▶ _Work to complete_: Continue the passage below about patents for enzyme-resistant starch, picking up right after its last sentence.

▶ _Passage to read_:
U.S. Pat. Nos. 6,013,299, 6,352,733, and 6,613,373, U.S. Patent Publication No. 2004/0047963, and International Patent Publication No. WO 99/22606, published May 14, 1999, each to Haynes et al. disclose a method for producing a starch-based composition comprising a type III, retrograded, enzyme-resistant starch which has a melting point of at least about 140° C. Haynes et al also disclose a flour substitute comprising substantially ungelatinized wheat flour and a gelatinized, starch-based bulking agent, which comprises at least about 25% by weight of an amylase-resistant starch type III, based upon the total starch content of the starch-based bulking agent. The resistant starch ingredient has a melting enthalpy of from about 0.5 Joules/g to about 4.0 Joules/g at a temperature of from about 130° C. to about 160° C. as determined by modulated differential scanning calorimetry (MDSC), and a water-holding capacity of less than 3 grams of water per gram of dry resistant starch ingredient. The resistant starch has a melting point or endothermic peak temperature of at least about 140° C. as determined by MDSC. The enzyme resistant starch type III, it is disclosed, may be used to produce a baked good such as a cracker, cookie or reduced calorie cookie where the resistant starch ingredient is substantially unaltered by baking. The food product of Haynes et al may be a bar-type product, extruded, sheeted and cut, or rotary molded.

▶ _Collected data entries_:
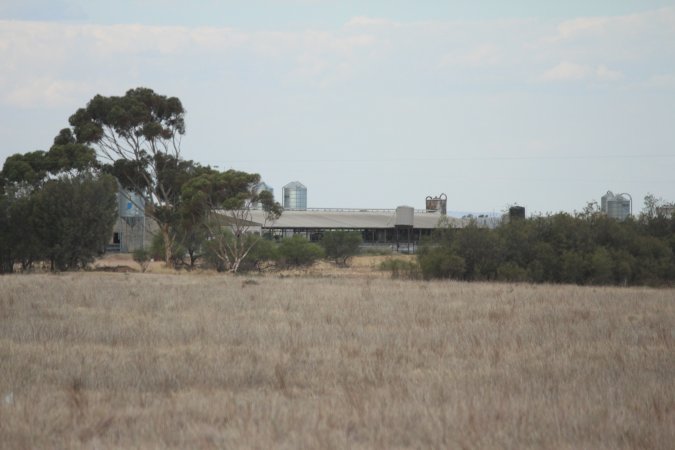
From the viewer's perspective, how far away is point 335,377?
12305 mm

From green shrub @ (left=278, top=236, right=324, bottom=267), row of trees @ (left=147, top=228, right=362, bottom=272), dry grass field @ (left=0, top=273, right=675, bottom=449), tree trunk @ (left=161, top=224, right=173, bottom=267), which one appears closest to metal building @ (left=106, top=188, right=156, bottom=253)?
row of trees @ (left=147, top=228, right=362, bottom=272)

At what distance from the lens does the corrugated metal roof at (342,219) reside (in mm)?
94188

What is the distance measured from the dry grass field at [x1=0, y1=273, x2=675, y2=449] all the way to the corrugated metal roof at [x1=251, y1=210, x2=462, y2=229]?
231 feet

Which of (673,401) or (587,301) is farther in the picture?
(587,301)

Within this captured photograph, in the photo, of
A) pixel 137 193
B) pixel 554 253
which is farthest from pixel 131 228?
pixel 554 253

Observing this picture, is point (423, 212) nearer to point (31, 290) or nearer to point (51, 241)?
point (51, 241)

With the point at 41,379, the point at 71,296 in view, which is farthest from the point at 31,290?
the point at 41,379

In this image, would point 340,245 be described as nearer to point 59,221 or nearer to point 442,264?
point 59,221

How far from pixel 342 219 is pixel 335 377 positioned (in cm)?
8805

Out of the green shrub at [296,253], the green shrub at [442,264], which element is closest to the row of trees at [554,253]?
the green shrub at [442,264]

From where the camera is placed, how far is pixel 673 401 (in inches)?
412

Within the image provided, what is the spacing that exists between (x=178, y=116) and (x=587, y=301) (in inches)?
1783

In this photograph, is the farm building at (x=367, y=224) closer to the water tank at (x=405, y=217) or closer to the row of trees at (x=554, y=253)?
the water tank at (x=405, y=217)

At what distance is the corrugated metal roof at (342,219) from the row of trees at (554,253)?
Answer: 4591 cm
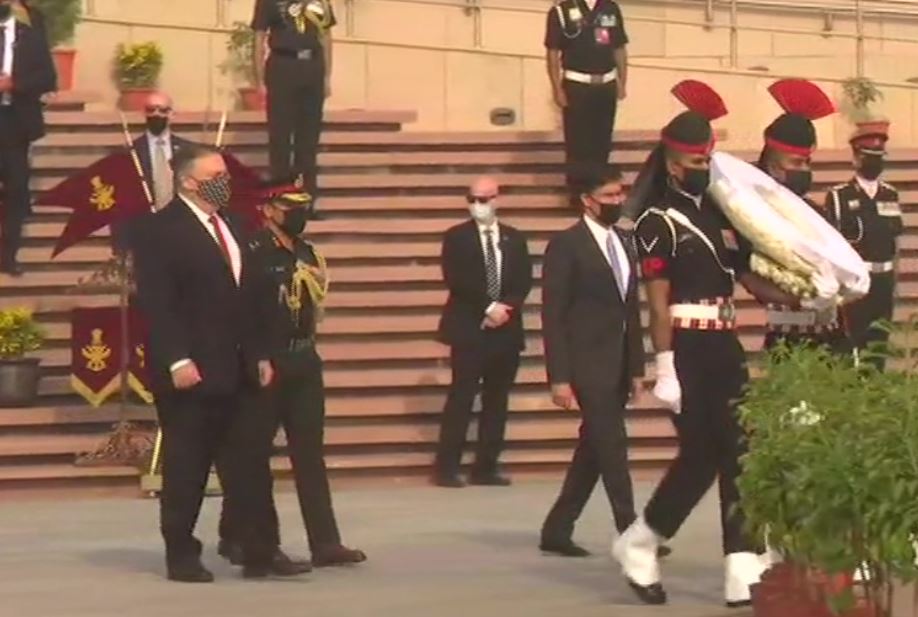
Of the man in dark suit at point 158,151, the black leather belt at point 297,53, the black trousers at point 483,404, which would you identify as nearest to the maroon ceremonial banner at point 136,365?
the man in dark suit at point 158,151

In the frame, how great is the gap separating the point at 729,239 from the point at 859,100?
13490mm

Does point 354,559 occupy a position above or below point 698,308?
below

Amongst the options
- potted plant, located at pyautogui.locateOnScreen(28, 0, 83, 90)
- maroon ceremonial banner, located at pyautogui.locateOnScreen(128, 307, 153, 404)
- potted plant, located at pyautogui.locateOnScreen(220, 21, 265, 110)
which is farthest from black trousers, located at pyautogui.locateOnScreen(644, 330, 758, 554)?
potted plant, located at pyautogui.locateOnScreen(220, 21, 265, 110)

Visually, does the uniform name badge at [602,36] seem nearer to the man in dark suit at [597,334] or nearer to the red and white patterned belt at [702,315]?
the man in dark suit at [597,334]

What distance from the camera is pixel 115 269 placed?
1580 centimetres

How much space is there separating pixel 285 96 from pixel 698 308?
789 centimetres

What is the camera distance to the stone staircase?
627 inches

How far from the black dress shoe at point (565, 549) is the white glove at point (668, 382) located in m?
2.03

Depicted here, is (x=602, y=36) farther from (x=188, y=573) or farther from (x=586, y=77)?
(x=188, y=573)

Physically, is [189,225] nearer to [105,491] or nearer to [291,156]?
[105,491]

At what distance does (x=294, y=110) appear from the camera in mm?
18141

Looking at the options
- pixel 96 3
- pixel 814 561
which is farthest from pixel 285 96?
pixel 814 561

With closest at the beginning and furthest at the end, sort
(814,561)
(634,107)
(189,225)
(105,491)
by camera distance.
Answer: (814,561), (189,225), (105,491), (634,107)

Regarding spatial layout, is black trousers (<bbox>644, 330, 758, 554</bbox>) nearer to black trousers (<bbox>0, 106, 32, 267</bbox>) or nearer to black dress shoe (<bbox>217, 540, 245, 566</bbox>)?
black dress shoe (<bbox>217, 540, 245, 566</bbox>)
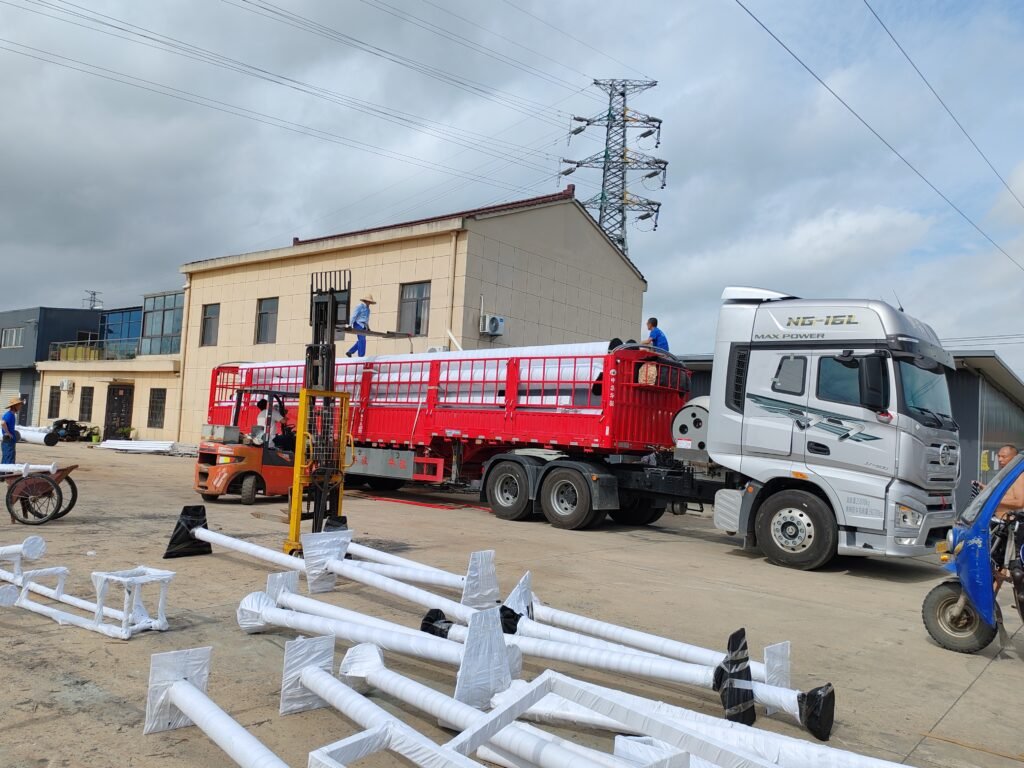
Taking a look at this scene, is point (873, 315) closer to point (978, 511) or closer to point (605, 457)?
point (978, 511)

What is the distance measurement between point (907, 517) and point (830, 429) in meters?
1.32

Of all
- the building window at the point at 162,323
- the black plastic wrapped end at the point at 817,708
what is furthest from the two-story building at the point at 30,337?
the black plastic wrapped end at the point at 817,708

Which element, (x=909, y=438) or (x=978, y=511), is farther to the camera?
(x=909, y=438)

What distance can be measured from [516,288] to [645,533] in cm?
1038

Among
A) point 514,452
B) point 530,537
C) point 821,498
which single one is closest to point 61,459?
point 514,452

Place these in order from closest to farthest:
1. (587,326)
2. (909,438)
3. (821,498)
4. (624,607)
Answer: (624,607) → (909,438) → (821,498) → (587,326)

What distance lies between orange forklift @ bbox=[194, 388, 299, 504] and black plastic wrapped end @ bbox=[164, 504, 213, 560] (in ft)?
17.4

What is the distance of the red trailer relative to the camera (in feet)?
40.2

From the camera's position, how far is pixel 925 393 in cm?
949

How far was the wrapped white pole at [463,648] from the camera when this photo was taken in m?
3.88

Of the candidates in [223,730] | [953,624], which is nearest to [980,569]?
[953,624]

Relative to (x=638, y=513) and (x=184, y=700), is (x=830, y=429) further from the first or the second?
(x=184, y=700)

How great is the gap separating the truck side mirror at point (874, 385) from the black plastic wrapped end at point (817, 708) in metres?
5.83

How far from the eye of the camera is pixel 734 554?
10.9 m
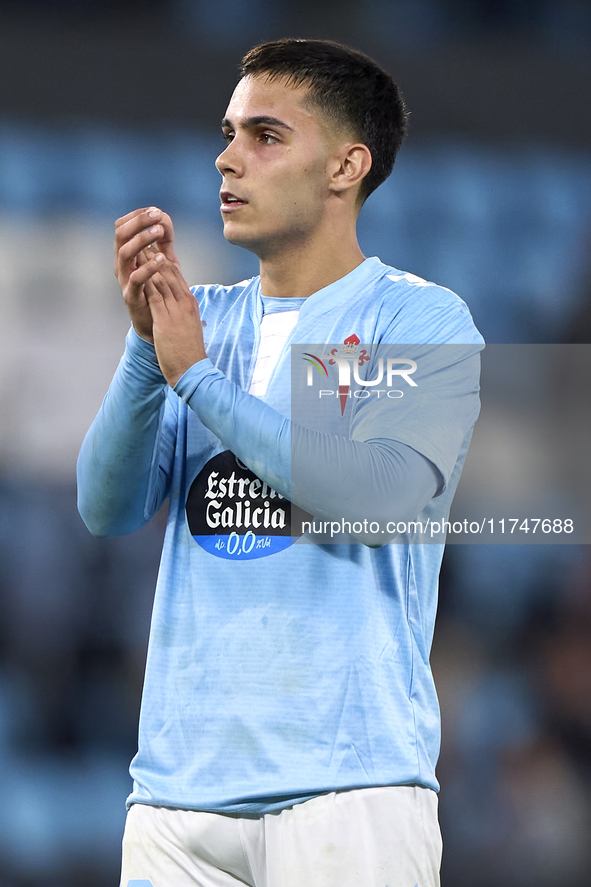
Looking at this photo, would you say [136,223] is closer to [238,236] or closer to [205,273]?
[238,236]

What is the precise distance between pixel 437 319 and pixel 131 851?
82 centimetres

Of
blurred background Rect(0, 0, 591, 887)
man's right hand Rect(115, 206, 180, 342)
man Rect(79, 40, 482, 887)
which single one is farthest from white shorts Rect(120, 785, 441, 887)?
blurred background Rect(0, 0, 591, 887)

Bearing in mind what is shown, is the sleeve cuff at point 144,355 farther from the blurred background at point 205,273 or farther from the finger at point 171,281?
the blurred background at point 205,273

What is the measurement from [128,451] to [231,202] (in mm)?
393

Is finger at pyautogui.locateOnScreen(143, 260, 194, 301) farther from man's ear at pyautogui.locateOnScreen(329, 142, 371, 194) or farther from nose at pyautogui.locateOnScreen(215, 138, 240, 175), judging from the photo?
man's ear at pyautogui.locateOnScreen(329, 142, 371, 194)

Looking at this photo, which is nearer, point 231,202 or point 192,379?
point 192,379

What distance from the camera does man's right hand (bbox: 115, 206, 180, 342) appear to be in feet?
4.48

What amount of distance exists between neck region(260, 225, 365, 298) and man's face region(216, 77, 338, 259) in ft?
0.05

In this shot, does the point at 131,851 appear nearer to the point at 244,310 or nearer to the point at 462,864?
the point at 244,310

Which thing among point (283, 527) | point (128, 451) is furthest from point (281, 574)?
point (128, 451)

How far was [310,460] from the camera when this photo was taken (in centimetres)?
127

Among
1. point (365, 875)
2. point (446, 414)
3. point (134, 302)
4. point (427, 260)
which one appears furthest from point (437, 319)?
point (427, 260)

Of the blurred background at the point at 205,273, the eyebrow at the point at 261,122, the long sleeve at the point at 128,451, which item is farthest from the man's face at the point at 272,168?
the blurred background at the point at 205,273

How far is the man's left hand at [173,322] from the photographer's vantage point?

▶ _Result_:
The present invention provides a process for the mass production of extruded, directly expanded food products such as ready-to-eat (RTE) cereals and expanded snacks having a high dietary fiber content. The fortification of extruded, expanded foods such as ready-to-eat (RTE) cereals and snacks with dietary fiber as a replacement for higher calorie starch-based components such as wheat flour may be achieved with both high production rates and desirable product attributes comparable to those of the non-fiber fortified product. It has been found that use of a starch-based composition comprising an enzyme-resistant starch type III which has a melting point of at least about 140° C., as determined by differential scanning calorimetry (DSC), and a water holding capacity of less than 3 grams of water per gram of dry resistant starch ingredient provides unexpectedly superior extrusion functionality and extrudability compared to the use of other resistant starches in the production of extruded, directly expanded food products. The extruded, expanded food products, such as RTE cereals produced in accordance with the present invention exhibit excellent extrusion characteristics in terms of bulk density, moisture content, a crispy, crunchy texture, bowl life, and cell structure. The expanded products may be produced at unexpectedly high production rates using large amounts of resistant starch for large caloric reductions when compared to rates and caloric reductions using other resistant starches such as a type II or type IV resistant starches, or lower melting type III resistant starches, which tend to be destroyed under high temperature and high shear processing, such as extrusion.